L’homme avait maintenu son innocence tout au long de l’instruction et même après sa condamnation. Son silence obstiné avait compliqué l’enquête et empêché la découverte du corps de la victime.
Une nuit tragique racontée en détail
La dispute fatale
Selon les déclarations de Cédric Jubillar, le drame s’est déroulé en pleine nuit, entre 1 heure et 1 heure 30 du matin. Souffrant de troubles du sommeil, il s’était levé et avait croisé Delphine dans le salon.

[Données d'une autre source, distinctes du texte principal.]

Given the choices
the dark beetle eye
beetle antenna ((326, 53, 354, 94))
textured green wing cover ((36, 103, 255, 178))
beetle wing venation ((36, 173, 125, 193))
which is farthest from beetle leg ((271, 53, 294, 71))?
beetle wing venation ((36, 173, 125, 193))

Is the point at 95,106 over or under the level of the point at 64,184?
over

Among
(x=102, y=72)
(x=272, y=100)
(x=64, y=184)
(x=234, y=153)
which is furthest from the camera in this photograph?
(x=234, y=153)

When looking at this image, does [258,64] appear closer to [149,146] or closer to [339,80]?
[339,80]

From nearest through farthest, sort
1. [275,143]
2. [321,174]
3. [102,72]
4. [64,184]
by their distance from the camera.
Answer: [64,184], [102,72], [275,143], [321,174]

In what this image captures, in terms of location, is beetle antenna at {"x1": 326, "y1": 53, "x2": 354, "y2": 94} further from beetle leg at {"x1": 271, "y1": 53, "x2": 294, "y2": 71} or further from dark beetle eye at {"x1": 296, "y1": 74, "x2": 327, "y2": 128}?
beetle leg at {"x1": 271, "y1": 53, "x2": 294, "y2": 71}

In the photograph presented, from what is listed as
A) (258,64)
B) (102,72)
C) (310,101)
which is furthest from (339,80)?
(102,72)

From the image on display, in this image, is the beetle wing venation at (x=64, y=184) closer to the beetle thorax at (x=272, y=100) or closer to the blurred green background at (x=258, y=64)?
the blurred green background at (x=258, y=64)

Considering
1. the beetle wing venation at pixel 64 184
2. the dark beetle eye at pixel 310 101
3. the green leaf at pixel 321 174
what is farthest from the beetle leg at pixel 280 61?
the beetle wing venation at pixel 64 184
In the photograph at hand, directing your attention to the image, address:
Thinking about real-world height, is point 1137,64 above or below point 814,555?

La tension était déjà palpable entre les deux époux, alors en pleine procédure de divorce. Une photographie aperçue sur le téléphone portable de son épouse a mis le feu aux poudres.
Le passage à l’acte
Les mots prononcés par Delphine lors de cette altercation ont déclenché une colère incontrôlable chez son mari. Cédric admet avoir étranglé la mère de ses enfants en répétant « tais-toi » à plusieurs reprises.
La violence de son geste ne lui serait apparue qu’au moment où le corps de Delphine est devenu inerte. C’est alors qu’il aurait pris conscience d’avoir ôté la vie à « la mère de ses enfants ».
La dissimulation du corps
Après le meurtre, Cédric Jubillar affirme avoir placé la dépouille de son épouse dans le coffre de son véhicule. Cette information pourrait s’avérer cruciale pour les enquêteurs qui recherchent toujours le corps.
Malgré ces révélations, l’emplacement exact où se trouve Delphine reste un mystère. Les autorités espèrent que ces aveux permettront enfin de localiser la victime et d’offrir une sépulture à la famille.
Un parcours judiciaire exceptionnel
Une condamnation sans preuve matérielle
En octobre 2025, un exploit judiciaire rare s’était produit : Cédric Jubillar avait été condamné à 30 ans de réclusion criminelle alors qu’aucun corps n’avait été retrouvé et qu’il contestait farouchement sa culpabilité.
Ce verdict reposait uniquement sur un faisceau d’indices convergents et sur l’analyse du contexte relationnel du couple. Une décision courageuse de la cour d’assises.
Le procès en appel repoussé
Initialement programmé pour septembre, le procès en appel a été reporté au premier semestre 2027. Ces aveux tardifs vont considérablement modifier la donne lors de cette nouvelle audience.
La défense et l’accusation devront adapter leurs stratégies face à cette confession qui change radicalement la nature du dossier. Les familles, elles, attendent enfin des réponses complètes.